As medical professionals, we’re big fans of developing and sticking with an exercise routine that works for you.
Exercise is great for both the mind and the body, but it can also be hard on your skin. That’s why we’re here with some tips on how to take better care of your skin and prevent workout acne, no matter when — or how! — you work out.
Pre-workout skin prep
Even if you know you’re going to work out, it’s still a good idea to wash your skin in the morning before you hit the gym.
After you’ve washed your face with an appropriate cleanser or lukewarm water, apply a lightweight serum (like Youth Serum) to give your skin a one-two punch of hyaluronic acid and peptides — keeping your skin extra-hydrated while you work out.
If you’ll be exposed to the sun — we’re talking to you, outdoor exercisers — it’s also important to apply an oil-free sunscreen with an SPF of at least 35 (Sheer Defense is ideal) before heading out the door.
The best after-workout routine
Exercise makes you sweaty, even if you’re not doing a high-impact workout.
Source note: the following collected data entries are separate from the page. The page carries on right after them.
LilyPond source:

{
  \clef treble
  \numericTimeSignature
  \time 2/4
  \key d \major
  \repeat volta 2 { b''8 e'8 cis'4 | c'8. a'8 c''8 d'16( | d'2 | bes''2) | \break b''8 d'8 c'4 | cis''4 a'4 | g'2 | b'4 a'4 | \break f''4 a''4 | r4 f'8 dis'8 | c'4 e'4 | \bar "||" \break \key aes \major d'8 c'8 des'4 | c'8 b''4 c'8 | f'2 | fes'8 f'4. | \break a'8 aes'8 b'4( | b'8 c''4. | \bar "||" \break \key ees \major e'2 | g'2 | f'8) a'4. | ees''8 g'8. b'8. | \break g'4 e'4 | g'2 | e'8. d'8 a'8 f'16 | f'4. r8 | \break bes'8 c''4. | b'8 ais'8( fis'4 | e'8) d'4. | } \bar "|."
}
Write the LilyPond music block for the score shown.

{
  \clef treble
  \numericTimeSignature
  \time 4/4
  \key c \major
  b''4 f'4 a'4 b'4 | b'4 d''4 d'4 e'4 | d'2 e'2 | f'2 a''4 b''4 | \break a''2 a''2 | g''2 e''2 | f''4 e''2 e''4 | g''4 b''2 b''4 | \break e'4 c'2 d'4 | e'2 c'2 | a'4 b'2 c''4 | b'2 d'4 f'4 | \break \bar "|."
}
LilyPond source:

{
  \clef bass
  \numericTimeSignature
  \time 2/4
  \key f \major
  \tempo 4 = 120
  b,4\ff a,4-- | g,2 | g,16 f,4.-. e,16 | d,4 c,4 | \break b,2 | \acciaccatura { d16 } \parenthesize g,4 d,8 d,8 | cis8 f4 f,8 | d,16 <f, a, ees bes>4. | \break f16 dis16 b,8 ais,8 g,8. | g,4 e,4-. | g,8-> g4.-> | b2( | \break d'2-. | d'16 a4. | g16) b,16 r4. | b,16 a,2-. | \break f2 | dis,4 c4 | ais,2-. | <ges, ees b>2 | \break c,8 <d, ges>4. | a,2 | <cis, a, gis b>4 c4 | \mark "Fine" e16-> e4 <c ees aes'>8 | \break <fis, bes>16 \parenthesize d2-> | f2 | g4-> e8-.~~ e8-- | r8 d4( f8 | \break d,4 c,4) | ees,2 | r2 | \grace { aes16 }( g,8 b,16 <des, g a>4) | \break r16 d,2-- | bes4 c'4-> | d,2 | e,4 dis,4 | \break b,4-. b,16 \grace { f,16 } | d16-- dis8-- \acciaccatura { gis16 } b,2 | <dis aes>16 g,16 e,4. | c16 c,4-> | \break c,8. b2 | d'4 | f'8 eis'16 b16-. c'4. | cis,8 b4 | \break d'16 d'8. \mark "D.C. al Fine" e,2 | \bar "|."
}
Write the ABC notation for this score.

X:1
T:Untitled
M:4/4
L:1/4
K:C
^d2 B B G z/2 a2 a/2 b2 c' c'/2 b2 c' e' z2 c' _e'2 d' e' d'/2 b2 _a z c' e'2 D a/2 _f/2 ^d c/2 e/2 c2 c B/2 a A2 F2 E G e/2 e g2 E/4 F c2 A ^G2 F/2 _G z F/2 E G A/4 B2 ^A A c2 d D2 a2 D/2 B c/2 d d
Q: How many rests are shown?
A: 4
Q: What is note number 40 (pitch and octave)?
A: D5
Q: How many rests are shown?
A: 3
Allowing that sweat (and the excess oil that often comes with it) to stay on the skin can significantly increase the risk of clogged pores, which can trap breakout-causing bacteria inside and make your breakouts worse.
The more you work out, the higher your risk of post-workout acne — especially if you’re prone to breakouts in the first place.
To counteract that risk, try to wash your face as soon as possible when you’re done working out. While we recommend using a gentle cleanser to remove sweat and other build-up from your skin, even just rinsing your face with lukewarm water until you can get home and perform your full skin care routine can be helpful.
Other skin care tips for keeping your skin looking its best when you work out
It’s not just about washing your skin after you work out — there are also other things you can do to keep your skin looking its best when you work out regularly.
Make sure you’re always using a clean towel. You don’t want to keep spreading the same bacteria around your face every time you work out and continue the cycle of workout pimples.
Wash your hands before touching your face. Shared equipment also means shared bacteria, so don’t touch your face before you can wash your hands (plus, this can keep you from getting as many seasonal viruses).
Pay attention to what you’re wearing. It isn’t just the skin on your face that’s prone to breakouts — they can pop up all over your body. Try to wear loose-fitting workout clothes, change out of sweaty clothes right away after exercising and shower all of that sweat off your body as soon as possible to keep the bacne away.
Drink water. There are plenty of benefits of exercise for health and wellness, but you have to make sure to support your body when you do it. Drinking water can help keep you hydrated and keep your skin looking beautiful.
How many times do I need to wash my face a day?
We get it; it’s hard enough to find time to exercise every day, so you’re probably thinking, “Do I really need to wash my face that morning, evening and every time I exercise?”
While we can’t force you to do anything, the answer to that question from a dermatology point of view is yes, you do. Washing your face in the morning removes overnight build-up like sweat and dead skin cells, leading to clearer skin. Washing your face in the evening (and using an oil-free makeup remover) can help get rid of the build-up that accumulates during the day.
If you’re trying to remove a buildup of natural oils, try using a BHA, like salicylic acid, or a retinoid. These ingredients can help deep clean hair follicles and encourage healthy sebum production. Follow this up with a serum and a non-comedogenic, non-pore-clogging moisturizer.
Your post-workout wash is just as important — you need to remove the germs, sweat and whatever else you picked up from your workout off your face ASAP to prevent breakouts, dullness and other skin conditions and concerns. It’s not as hard as you think — and it’s worth the effort — once you make it part of your routine (just like your workout).
If you’ve tried everything and you still haven’t found a way to control your post-workout breakouts, try scheduling a visit with a board-certified dermatologist or healthcare provider.